In order to solve the above-mentioned problems of the conventional magnetic sensor, the present inventors have previously made a patent application for "superconducting magnetic detection element" (Showa 62).
(Applied on July 29, 2002) As shown in FIG. 1, it has a very simple structure in which the current electrodes 2, 3 and the voltage electrodes 4, 5 are brought into contact with the ceramic superconductor element 1 as shown in FIG. Thus, we have proposed a ceramics superconducting magnetic sensor that produces an output voltage sensitively to an applied magnetic field H. However, when the operating characteristics were examined in detail, when a certain type of ceramics superconducting magnetic sensor changed its strength under a low magnetic field while a constant current was flowing, a hysteresis phenomenon as shown in FIG. 3 was observed. I found what to show. This hysteresis phenomenon causes an error in detecting a minute magnetic field.

The present invention was made in view of the above points, and an object thereof is to provide a driving method of a ceramics superconducting magnetic sensor that enables stable magnetic field detection even if there is a hysteresis phenomenon.

<Means and Actions for Solving Problems> In order to achieve the above object, the driving method of the ceramics superconducting magnetic sensor of the present invention is a ceramics superconductor having weak coupling in which superconducting particles are electrically weakly coupled. A method of driving a magnetic sensor having the above-mentioned configuration, wherein the drive current used is a drive current that allows the current to flow from a state where the current value is zero.

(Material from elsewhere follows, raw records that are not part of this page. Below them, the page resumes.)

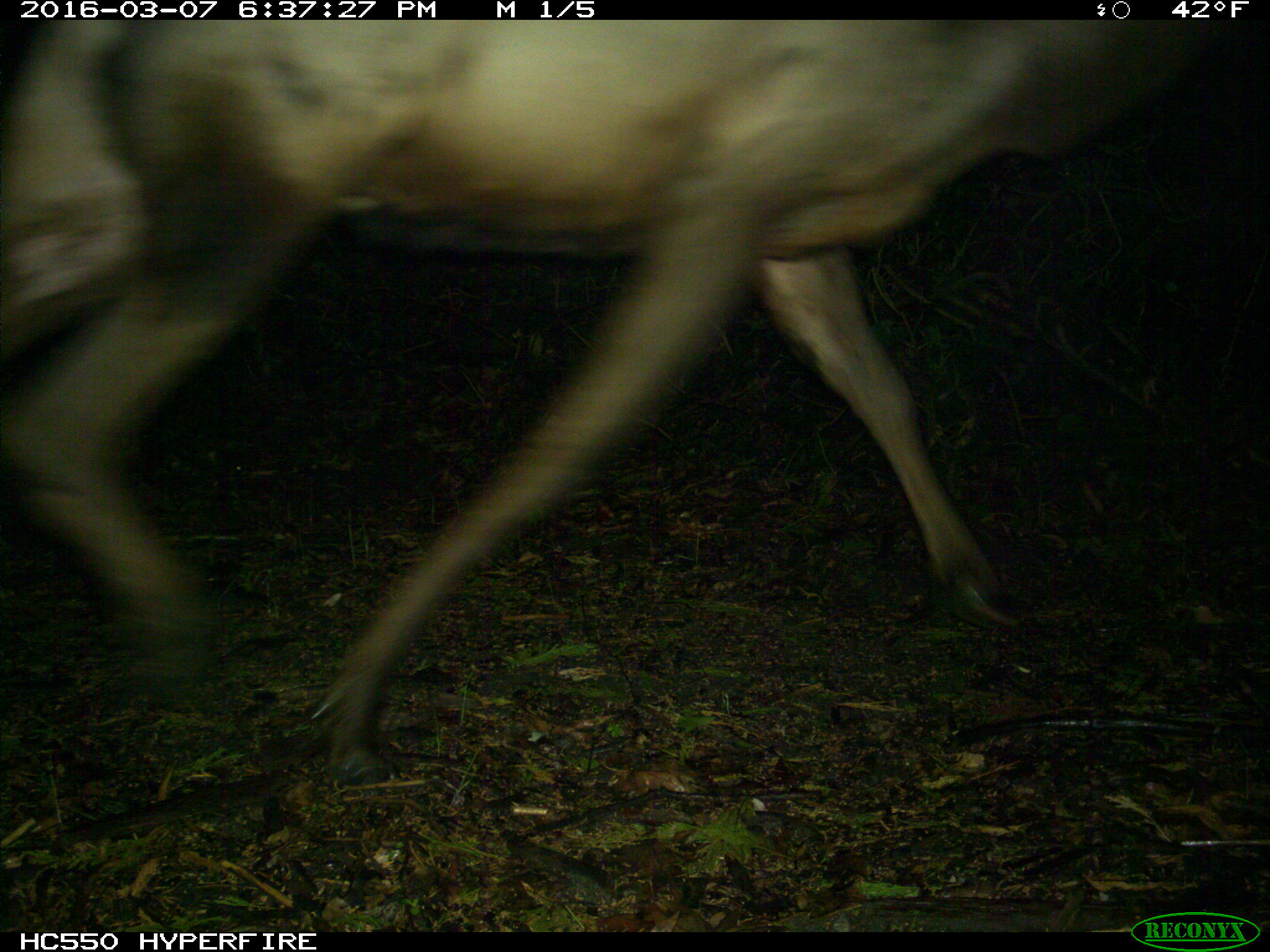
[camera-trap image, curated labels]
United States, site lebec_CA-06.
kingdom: Animalia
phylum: Chordata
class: Mammalia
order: Artiodactyla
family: Cervidae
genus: Cervus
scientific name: Cervus canadensis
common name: elk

When a magnetic field is applied to the superconductor while maintaining the temperature below the critical temperature indicating the superconducting state, the ceramic superconductor in which the superconductor particles are electrically weakly coupled and has weak coupling causes a magnetic field of 0 to 0 as shown in FIG. The superconducting state is maintained up to about 5 Oersted, and the resistance of the superconductor is zero. When the magnetic field exceeds 5 Oersted, the superconducting state is broken and the electric resistance is exhibited. At this time, the present inventors have found that the electric resistance exhibits a steep rising characteristic with respect to the applied magnetic field as compared with the conventional magnetoresistive effect element.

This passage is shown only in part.